## begin Page extract
CLAS 4/532
February 3, 2025
Translation Equivalence, Product & Process, Function

Angelo Monticelli's Shield of Achilles (ca. 1820)
1. Equivalence in translation (Munday, ch. 3); Jakobsen (“On Linguistic Aspects of Translation”) – 3 types of translation + statement of translatability in terms of linguistic meaning & equivalence
- fundamental semiotic principles: words mean what they mean by linguistic agreement/convention, relationship between signifier and signified [= sign] arbitary; experience of signified concept not necessary for understanding
- everything translatable without full equivalence between code units/signs (re-coding, substitution of messages) – translation shows differences between sign-systems
- poetry: problematic because of play of rhythm, sound, meaning (cf. Reiss's “expressive text”, expressing ST's attitude/standpoint in a particular aesthetic and artistic form) and untranslatable (?) & requiring “creative transposition” (3 types); cf. David Melnick's Men in Aïda
Nida: move away from strict word-for-word equivalence (literal vs. free debate; rigorous exercises to distinguish cultural differences between terms) to consideration of TT reader > reader-response orientation of translation (removal of ST from authoritative pedestal):
- formal equivalence: close match of ST and TT in form & content (“foreignization”)
- dynamic equivalence = equivalent effect: TT recreates relationship between ST & ST audience to match response; adjustments required (“naturalizing” grammar, culture, etc.) to create similar responses/effects in TL/TT (“domestication”)
- problems with achieving “equivalent effect” (ST/TT dislocations of space, time, culture)?
## end Page extract
## begin Data extract
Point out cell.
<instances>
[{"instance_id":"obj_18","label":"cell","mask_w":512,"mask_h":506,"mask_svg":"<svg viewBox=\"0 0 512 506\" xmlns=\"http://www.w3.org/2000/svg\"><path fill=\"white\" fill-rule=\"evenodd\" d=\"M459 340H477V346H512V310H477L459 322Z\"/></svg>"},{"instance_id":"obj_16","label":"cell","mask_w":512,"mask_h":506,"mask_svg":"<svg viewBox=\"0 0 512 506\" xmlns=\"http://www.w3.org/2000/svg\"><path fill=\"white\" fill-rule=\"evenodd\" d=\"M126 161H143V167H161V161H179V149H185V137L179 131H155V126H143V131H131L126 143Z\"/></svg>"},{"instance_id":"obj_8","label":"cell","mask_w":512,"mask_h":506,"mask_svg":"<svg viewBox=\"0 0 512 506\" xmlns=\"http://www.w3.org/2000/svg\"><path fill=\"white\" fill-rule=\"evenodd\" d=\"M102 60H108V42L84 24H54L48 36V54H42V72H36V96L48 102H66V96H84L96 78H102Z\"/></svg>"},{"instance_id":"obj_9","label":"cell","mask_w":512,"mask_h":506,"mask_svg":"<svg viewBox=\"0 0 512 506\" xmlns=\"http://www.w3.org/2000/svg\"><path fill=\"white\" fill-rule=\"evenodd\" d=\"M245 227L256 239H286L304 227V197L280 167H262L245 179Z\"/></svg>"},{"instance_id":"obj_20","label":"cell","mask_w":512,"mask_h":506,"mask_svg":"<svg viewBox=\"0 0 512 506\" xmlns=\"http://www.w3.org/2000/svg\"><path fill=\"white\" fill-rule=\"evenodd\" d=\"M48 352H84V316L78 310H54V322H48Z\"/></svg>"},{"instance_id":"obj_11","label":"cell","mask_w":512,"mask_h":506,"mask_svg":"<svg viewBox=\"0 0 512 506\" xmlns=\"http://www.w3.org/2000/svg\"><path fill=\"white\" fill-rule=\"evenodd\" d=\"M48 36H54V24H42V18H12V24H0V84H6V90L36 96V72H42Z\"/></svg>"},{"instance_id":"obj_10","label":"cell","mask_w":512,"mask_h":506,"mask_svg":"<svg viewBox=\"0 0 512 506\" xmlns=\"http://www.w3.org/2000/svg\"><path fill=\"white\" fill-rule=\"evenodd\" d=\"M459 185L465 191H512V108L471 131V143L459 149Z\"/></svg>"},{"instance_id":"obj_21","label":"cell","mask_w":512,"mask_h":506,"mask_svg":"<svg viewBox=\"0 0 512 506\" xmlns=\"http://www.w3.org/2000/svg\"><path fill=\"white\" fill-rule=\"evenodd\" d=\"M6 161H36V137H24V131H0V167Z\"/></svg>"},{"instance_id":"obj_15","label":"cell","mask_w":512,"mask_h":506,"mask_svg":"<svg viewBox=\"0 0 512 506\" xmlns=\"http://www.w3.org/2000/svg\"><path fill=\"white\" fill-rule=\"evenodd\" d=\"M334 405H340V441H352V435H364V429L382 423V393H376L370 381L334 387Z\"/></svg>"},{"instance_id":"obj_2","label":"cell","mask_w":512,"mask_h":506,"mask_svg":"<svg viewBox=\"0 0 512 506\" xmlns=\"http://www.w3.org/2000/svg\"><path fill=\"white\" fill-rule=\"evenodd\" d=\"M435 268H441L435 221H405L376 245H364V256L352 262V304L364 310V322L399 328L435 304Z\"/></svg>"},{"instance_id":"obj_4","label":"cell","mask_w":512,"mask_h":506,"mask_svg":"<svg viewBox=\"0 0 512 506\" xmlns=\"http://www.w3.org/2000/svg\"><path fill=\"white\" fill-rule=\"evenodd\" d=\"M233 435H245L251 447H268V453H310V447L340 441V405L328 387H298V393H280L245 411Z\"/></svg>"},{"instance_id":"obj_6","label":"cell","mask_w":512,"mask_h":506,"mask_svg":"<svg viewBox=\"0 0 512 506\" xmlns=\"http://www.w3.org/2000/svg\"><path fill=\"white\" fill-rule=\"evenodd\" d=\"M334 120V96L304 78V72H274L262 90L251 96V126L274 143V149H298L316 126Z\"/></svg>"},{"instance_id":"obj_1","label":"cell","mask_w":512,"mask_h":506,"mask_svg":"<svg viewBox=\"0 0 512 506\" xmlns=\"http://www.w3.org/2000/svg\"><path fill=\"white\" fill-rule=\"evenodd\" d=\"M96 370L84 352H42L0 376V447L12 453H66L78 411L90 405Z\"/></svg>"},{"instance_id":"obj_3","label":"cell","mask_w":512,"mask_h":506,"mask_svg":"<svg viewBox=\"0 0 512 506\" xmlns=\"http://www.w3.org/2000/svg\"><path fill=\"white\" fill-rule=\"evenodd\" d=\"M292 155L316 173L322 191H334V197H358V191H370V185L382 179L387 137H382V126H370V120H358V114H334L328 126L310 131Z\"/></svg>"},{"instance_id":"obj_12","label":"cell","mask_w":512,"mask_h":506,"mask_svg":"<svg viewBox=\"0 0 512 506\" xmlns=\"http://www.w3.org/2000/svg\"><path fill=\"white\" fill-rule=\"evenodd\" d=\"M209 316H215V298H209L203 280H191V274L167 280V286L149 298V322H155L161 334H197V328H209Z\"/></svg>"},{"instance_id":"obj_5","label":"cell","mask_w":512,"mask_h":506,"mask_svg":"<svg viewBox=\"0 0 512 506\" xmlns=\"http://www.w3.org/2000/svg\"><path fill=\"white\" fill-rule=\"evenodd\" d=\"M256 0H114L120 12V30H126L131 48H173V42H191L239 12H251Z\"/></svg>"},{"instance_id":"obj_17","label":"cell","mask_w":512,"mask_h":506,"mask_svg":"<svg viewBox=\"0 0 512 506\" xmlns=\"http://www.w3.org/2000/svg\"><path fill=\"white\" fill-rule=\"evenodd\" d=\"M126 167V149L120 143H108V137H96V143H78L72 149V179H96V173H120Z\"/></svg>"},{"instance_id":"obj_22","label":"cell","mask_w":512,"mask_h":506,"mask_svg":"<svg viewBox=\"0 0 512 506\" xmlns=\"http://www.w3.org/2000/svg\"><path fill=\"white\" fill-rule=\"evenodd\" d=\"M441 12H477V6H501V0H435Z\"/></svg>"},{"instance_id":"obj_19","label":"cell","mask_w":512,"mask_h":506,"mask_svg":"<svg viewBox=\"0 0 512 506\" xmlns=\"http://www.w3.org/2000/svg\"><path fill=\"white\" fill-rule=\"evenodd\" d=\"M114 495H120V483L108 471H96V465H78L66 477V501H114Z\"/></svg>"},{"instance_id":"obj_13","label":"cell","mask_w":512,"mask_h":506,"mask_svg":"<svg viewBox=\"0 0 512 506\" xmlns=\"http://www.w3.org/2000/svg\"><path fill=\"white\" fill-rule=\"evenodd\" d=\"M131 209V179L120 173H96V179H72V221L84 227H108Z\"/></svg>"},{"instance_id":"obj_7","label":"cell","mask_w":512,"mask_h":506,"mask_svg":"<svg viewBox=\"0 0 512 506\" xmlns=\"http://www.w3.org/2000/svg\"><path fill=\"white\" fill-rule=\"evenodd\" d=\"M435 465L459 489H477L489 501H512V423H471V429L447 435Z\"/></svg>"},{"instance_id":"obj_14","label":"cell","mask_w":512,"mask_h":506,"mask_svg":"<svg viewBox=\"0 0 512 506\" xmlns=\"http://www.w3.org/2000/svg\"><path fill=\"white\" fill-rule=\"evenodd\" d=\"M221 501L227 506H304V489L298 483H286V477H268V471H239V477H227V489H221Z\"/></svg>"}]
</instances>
## end Data extract
**What is asked:** Carry on the lecture notes on translation equivalence, starting after their final line. The listing comes from a different source than the notes above it.

**Solved exercise:**
2. Strategies & Procedures in translation, i.e. systemizing & classifying translation shifts = departures from formal equivalence (Munday, ch. 4; Vinay & Darbelnet, now aided by computers & corpus-study)
- direct translation (“literal” strategy): borrowing, calque, word-for-word (procedures)

- oblique translation (“free/idiomatic” strategy, obligatory or optional – style & preference): common procedures
transposition (parts of speech)
modulation (semantics and/or point of view, e.g. abstract<>concrete, active<>passive)
amplification/expansion (vs. economy)
explication (implicit>explicit)
generalization (particular<>general)
adaptation (cultural references)
compensation (loss/gain)
3. Translatorial Action (Munday, ch. 5 – Snell-Hornby integrated approach to text-type & translation, Figure 5.2, p. 106?): shift of focus to translation's purpose/goal/outcome within sociocultural & economic context > moving beyond linguistic equivalence to communicative exchange
- translation as functional event: various agents & roles (initiator, commissioner, users, receivers, etc.) – commission (agreement on translation's goals & conditions, needs of intended audience)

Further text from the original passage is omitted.